Selection ->
24 thoughts on “What to think about before you post.

  1. Strength and Sunshine says:

    I like this!! I actually agree with you here. Maybe some people post these pictures and things with good intentions and to motivate themselves, but some do not and they know they are just doing it for praise, followers, their own narcissism and gratification.

    • Miss Polkadot says:

      Thanks, Rebecca. Like you, I think some people really mean well by posting these pictures as inspiration. Also, gratification is something I believe all of us crave to a certain extent but it can get too far.

  2. annalisemishler says:

    I love this so much and I feel like you’re the first one that I’ve seen actually address this. I think we’re all guilty of oversharing on social media but some people definitely have sort of reached the point where it’s extremely excessive and doing more harm than good. I had to unfollow so many people when I began recovering simply because I couldn’t scroll through my feeds without seeing an ab shot, a tiny clean lunch, etc. Anyway–love love love this!

    • Miss Polkadot says:

      Thank you so much, Annalise. I’m happy to hear my spur-of-the-moment rambles on this topic resonated with you. It’s something that’s been on my mind for so long and now I just decided to roll with the flow and share my thoughts. The recovery community was on my mind when writing it the whole time as it’s huge and many of its members are still in the process of figuring out what’s right for themselves and easily influenced.

  3. Jess @ One Step Closer says:

    Reblogged this on One Step Closer and commented:
    I’m still working on my Great North Run recap. The race, particularly the crowds, takes a lot out of me and although I finished in a better time than last year, I still have mixed and conflicted feelings about the race. In the mean time, I think the majority of the internet needs to read and reflect on this excellent post. I haven’t agreed with something so wholeheartedly in a long, long time, so I absolutely had to share this excellent post here.

  4. Kate Bennett says:

    I guess it just depends on who your “followers” are. If they are on the same journey as you, it can be inspiring.
    However, I tend to side with you. I’d rather err on the kind side than the prideful side. When I post I try to think about what I personally like to read from others and what either makes me feel good or challenges me in a healthy manner.

    • Miss Polkadot says:

      If all of your followers are weight-lifters or runners, too, I can see the point of mutual encouragement. Yet I still feel a little uneasy knowing how many easily influenced and self-doubting young [recovering] girls are on Instagram. I’m like you in trying to post what I would like to see elsewhere, too.

  5. briwifruit says:

    I’ve been of this mind for awhile! The FitBit or Garmin pictures don’t bother me, though — I think it’s great. It’s more the here’s-my-green-smoothie-breakfast-in-my-mason-jar-placed-strategically-next-to-my-overnight-oats set-up shots and half-naked posed “fitness” pictures that bother me. Too staged and not real life. I did a “real day in the life of a fitness blogger” post with unfiltered, boring photos, and I want other bloggers to do it to to show it’s not all green smoothies and mason jar oats!

Excerpts of bounding box data
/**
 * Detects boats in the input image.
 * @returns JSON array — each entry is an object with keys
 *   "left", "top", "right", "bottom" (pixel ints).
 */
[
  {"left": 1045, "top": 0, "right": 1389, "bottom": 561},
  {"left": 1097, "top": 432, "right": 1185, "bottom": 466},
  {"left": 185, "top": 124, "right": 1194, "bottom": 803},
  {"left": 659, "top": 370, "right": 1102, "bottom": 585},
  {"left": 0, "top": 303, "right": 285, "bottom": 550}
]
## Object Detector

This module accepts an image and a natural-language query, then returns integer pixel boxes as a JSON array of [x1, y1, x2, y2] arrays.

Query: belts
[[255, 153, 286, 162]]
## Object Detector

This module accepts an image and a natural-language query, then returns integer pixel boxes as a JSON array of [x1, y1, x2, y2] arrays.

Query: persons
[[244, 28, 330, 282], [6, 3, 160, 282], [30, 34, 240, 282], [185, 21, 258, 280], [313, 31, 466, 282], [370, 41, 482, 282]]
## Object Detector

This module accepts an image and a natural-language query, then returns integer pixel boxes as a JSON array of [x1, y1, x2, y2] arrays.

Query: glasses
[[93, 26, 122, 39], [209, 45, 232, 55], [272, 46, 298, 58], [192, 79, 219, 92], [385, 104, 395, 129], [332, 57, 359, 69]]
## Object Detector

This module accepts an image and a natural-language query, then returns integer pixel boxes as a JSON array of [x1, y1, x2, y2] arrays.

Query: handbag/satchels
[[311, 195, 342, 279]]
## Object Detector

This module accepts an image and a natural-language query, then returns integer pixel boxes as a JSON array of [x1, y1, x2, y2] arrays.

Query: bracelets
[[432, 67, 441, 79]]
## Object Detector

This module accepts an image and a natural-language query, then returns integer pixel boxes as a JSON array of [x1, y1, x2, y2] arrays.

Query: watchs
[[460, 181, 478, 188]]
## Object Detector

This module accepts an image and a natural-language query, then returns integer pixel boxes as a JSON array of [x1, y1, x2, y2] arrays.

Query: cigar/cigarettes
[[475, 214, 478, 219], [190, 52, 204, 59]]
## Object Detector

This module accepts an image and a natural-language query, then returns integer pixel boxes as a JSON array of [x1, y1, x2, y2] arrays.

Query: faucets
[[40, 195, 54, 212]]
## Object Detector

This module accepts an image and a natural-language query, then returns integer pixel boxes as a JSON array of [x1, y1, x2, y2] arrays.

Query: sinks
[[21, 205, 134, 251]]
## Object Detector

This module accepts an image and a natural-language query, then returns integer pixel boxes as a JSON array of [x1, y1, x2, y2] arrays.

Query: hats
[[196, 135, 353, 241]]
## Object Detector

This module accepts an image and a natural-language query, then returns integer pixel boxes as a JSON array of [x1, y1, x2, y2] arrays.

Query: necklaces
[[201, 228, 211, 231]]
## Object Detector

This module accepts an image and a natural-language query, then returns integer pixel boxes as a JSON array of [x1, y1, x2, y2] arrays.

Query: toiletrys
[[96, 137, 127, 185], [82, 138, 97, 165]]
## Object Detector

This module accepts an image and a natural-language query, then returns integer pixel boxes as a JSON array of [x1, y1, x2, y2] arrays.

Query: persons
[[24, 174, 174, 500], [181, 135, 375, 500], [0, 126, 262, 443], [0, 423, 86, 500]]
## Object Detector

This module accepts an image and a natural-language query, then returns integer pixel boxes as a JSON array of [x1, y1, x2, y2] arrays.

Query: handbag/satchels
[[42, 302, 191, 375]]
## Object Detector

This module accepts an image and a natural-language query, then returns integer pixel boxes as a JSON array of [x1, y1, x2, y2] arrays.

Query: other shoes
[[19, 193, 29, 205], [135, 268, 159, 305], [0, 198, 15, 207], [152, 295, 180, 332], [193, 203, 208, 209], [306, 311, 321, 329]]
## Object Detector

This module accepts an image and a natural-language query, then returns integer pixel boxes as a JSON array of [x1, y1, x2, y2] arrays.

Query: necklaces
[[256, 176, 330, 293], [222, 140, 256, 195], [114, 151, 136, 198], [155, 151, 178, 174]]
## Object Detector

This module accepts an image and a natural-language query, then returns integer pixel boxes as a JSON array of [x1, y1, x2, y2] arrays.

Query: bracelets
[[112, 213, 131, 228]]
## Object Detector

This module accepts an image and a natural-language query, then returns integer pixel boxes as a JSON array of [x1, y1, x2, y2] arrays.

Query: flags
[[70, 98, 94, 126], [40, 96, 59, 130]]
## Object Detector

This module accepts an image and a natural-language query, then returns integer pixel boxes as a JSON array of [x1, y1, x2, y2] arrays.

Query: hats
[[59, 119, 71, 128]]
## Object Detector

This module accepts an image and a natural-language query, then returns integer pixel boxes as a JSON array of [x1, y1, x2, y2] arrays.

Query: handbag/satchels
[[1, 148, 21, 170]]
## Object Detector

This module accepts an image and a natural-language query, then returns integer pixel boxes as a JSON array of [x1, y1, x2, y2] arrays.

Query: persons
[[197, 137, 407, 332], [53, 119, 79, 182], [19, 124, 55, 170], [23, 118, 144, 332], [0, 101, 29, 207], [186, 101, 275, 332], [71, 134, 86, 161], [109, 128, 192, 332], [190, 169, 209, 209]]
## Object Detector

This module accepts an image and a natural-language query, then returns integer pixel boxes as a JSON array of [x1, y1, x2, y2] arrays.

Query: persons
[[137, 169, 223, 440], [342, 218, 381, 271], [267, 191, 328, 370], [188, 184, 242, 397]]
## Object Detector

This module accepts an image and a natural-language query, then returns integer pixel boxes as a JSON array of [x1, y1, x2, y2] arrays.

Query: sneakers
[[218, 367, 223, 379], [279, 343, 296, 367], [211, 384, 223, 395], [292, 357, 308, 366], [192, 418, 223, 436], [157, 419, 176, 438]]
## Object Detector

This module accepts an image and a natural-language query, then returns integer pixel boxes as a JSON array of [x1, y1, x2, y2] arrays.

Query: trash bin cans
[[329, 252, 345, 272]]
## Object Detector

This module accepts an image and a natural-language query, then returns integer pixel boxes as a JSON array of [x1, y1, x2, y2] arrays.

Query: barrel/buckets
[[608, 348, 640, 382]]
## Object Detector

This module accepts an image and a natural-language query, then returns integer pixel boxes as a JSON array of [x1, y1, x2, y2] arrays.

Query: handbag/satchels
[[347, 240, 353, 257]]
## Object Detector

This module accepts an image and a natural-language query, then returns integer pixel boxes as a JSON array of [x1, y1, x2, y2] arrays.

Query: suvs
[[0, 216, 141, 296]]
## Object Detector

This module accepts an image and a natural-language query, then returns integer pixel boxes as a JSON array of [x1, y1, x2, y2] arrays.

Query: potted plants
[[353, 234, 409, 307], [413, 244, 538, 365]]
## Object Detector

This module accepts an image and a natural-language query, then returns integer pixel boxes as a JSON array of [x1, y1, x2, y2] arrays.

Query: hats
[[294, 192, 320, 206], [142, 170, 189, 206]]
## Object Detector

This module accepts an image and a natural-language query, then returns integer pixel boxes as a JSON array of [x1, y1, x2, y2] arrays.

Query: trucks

Requests ->
1 – Write out the records line for line, starting at their first line and ending at the line that contains "[[475, 214, 478, 219], [190, 52, 204, 59]]", with both of those lines included.
2 – Pick up the comment thread about what to think over before posting on social media, and carry it on from where it stops.
The comment thread and the records are unrelated pieces of material.

Outputs by task ->
1 –
/**
 * Detects boats in the input image.
 * @returns JSON array — each entry is an object with keys
 *   "left", "top", "right", "bottom" (pixel ints).
 */
[
  {"left": 1045, "top": 0, "right": 1389, "bottom": 561},
  {"left": 1097, "top": 432, "right": 1185, "bottom": 466},
  {"left": 185, "top": 124, "right": 1194, "bottom": 803},
  {"left": 659, "top": 370, "right": 1102, "bottom": 585},
  {"left": 0, "top": 303, "right": 285, "bottom": 550}
]
## Object Detector

This module accepts an image and a natural-language query, then returns integer pixel boxes as a JSON array of [x1, y1, x2, y2] arrays.

Query: belts
[[255, 153, 286, 162]]
## Object Detector

This module accepts an image and a natural-language query, then returns integer pixel boxes as a JSON array of [x1, y1, x2, y2] arrays.

Query: persons
[[244, 28, 330, 282], [6, 3, 160, 282], [30, 34, 240, 282], [185, 21, 258, 280], [313, 31, 466, 282], [370, 41, 482, 282]]
## Object Detector

This module accepts an image and a natural-language query, then returns integer pixel boxes as a JSON array of [x1, y1, x2, y2] arrays.

Query: glasses
[[93, 26, 122, 39], [209, 45, 232, 55], [272, 46, 298, 58], [192, 79, 219, 92], [385, 104, 395, 129], [332, 57, 359, 69]]
## Object Detector

This module accepts an image and a natural-language query, then returns integer pixel boxes as a JSON array of [x1, y1, x2, y2] arrays.

Query: handbag/satchels
[[311, 195, 342, 279]]
## Object Detector

This module accepts an image and a natural-language query, then returns integer pixel boxes as a JSON array of [x1, y1, x2, y2] arrays.

Query: bracelets
[[432, 67, 441, 79]]
## Object Detector

This module accepts an image and a natural-language query, then returns integer pixel boxes as a JSON array of [x1, y1, x2, y2] arrays.

Query: watchs
[[460, 181, 478, 188]]
## Object Detector

This module accepts an image and a natural-language query, then returns integer pixel boxes as a JSON array of [x1, y1, x2, y2] arrays.

Query: cigar/cigarettes
[[475, 214, 478, 219], [190, 52, 204, 59]]

2 –
    • Miss Polkadot says:

      Your initiative for more realness in the online world sounds wonderful because yes, a lot seems staged and makes me wonder where some people find the time to set up pretty pictures while working full-time/being mums/… I hope you’ll get some other fitness bloggers to join it.

  6. hungryforbalance says:

    Very thought-provoking thoughts! I think that you are right; being proud of your accomplishments is important, but it is important to remember that not everyone sees your accomplishments as such. Pride or Hubris? Tricky question.

  7. Emily Swanson says:

    This is wonderful! Thinking of others before you post is so important, but it’s hard for me to remember because I’m naturally selfish. Being selfless is more of a challenge.

  8. Amanda @ .running with spoons. says:

    This is such double edged sword. I totally agree that it’s important to think about what you post before you post it, but it really depends on who your followers are. What might be triggering for some will be inspiring for others. Ultimately, everyone is responsible for what they choose to read — the author can only do so much.

    • Miss Polkadot says:

      There definitely are two sides to this issue. My concern with this post was seeing many easily unsettled young girls and women commenting on such posts shaming themselves. Though yes, in the end we’re responsible for whom we follow, too.

  9. katalysthealth says:

    Like Amanda said, I feel this a double edged sword. Or maybe a lose-lose situation. I dunno, but as always I love your honestly and how you back your points. I can definitely see both sides here and have fallen victim to both sides as well! I think it’s totally something to be aware of

    • Miss Polkadot says:

      Thank you, Kat. I can see both sides, too, and don’t want to accuse anybody or keep them from feeling proud about their accomplishment. Like you said, though, it’s something to be aware of – on both sides.